We’re often in scenarios where people are talking about the minimum wage, none of whom has ever worried about paying a bill
Though he advocates financial regulation, employee rights and the break-up of monopolies, Giridharadas spends little time on how to bring about these things. Would he stop employing consultants in government? He shies away from that, but argues that Wall Street types are currently “so over-indexed” — “we’re often in scenarios where a bunch of people are talking about the minimum wage, none of whom has ever worried about paying a bill”.
He is excited by the “marriage of community organising and political training initiatives” that was crucial in the election last year of New York congresswoman Alexandria Ocasio-Cortez. Her ideas, he thinks, can appeal beyond the coasts: small businessmen in red states would support initiatives to crack down on tech monopolies. “They don’t like Amazon having [so many] lobbyists in Washington!” he says.
Giridharadas is wary of becoming a court jester, a critic who entertains with uncomfortable truths but who fails to change behaviour. “There’s a big risk of that,” he says. He lives in a “coastal, New York, intelligentsia bubble”, and is married to Priya Parker, herself a successful author and conflict mediator. He is not, in other words, part of a working-class revolt.
While society’s ills have tipped other writers into pessimism, Giridharadas is notable for his optimism about the west. Partly it’s his experience as a second-generation immigrant, partly it’s seeing the depth of government failures in India. “America’s attempting something incredibly hard right now,” he says, describing its transition “from a majority-white superpower to this postmodern, post-ethnic-majority country”.

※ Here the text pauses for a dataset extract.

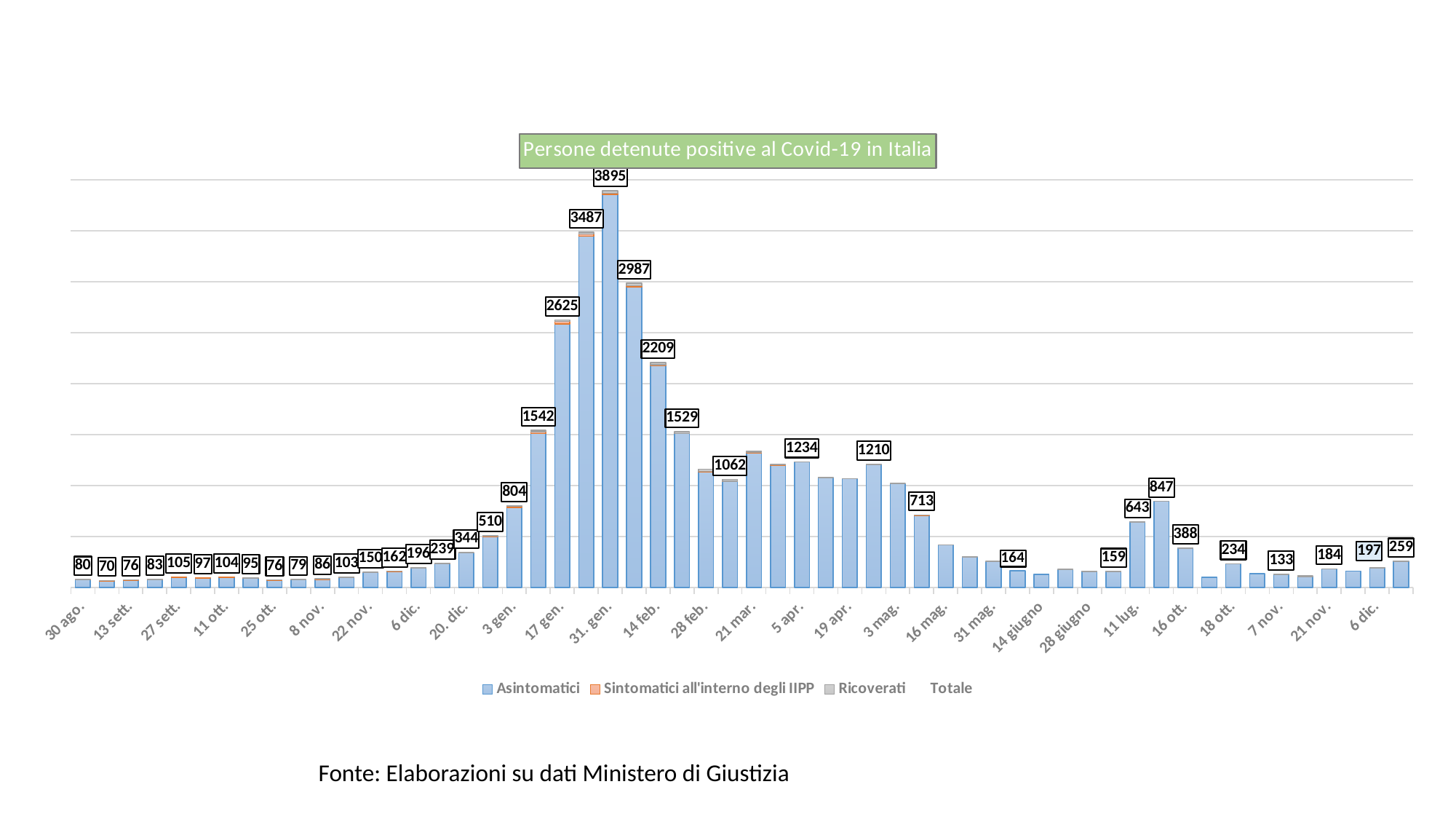
What is the title of the chart? Persone detenute positive al Covid-19 in Italia What is the total value labeled for 3 gen.? 804 What kind of chart is shown on the slide? bar chart What is the lowest total value labeled on the chart? 70 Which is larger, the total for 17 gen. or the total for 14 feb.? 17 gen. What is the total value labeled for 31 gen.? 3895 What is the total value labeled for 16 ott.? 388 How many series does the legend list? 4 What is the total value labeled for 30 ago.? 80 What is the total value labeled for 17 gen.? 2625 Which date has the highest total of positive detainees? 31. gen. What is the difference between the totals for 31 gen. and 17 gen.? 1270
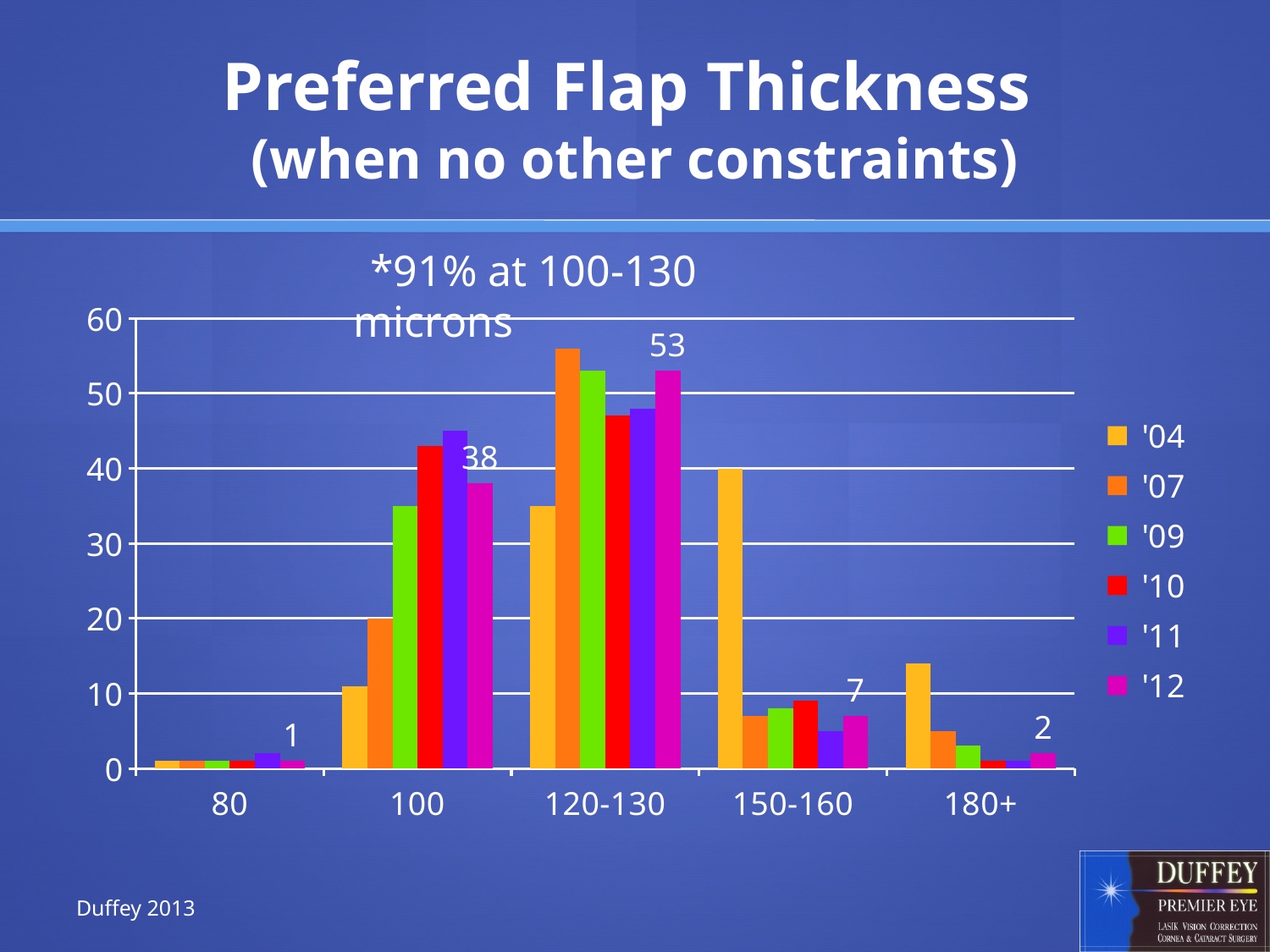
Is the value for '04 at 150-160 greater or less than 30? greater Which category has the highest value for the '12 series? 120-130 Which is larger for the '12 series: the value at 100 or at 120-130? 120-130 How many series does the legend list? 6 What is the value for '12 at 180+? 2 What is the difference between the '12 values at 120-130 and 100? 15 How many categories are shown on the x axis? 5 What is the value for '12 at 150-160? 7 What is the value for '12 at 120-130? 53 Which category has the lowest value for the '12 series? 80 What kind of chart is shown on the slide? bar chart What is the value for '12 at 100? 38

Actually investing in your people’s ability to have decent lives that don’t make them pissed off every day is a really good bargain
This is the “end of an era, not the end of a country”. Real change — to reduce inequalities and protect the planet — is not implausible. If America could get more people into college, there might soon be stronger popular support for fighting climate change. If Britain could spend more on helping those adversely affected by globalisation, it might avoid populist spasms like Brexit.
“We fail to make these investments,” he says. “Actually investing in your people’s ability to have decent lives that don’t make them pissed off every day is a really good bargain.” The language of win-wins is so pervasive — occasionally even he can’t resist it.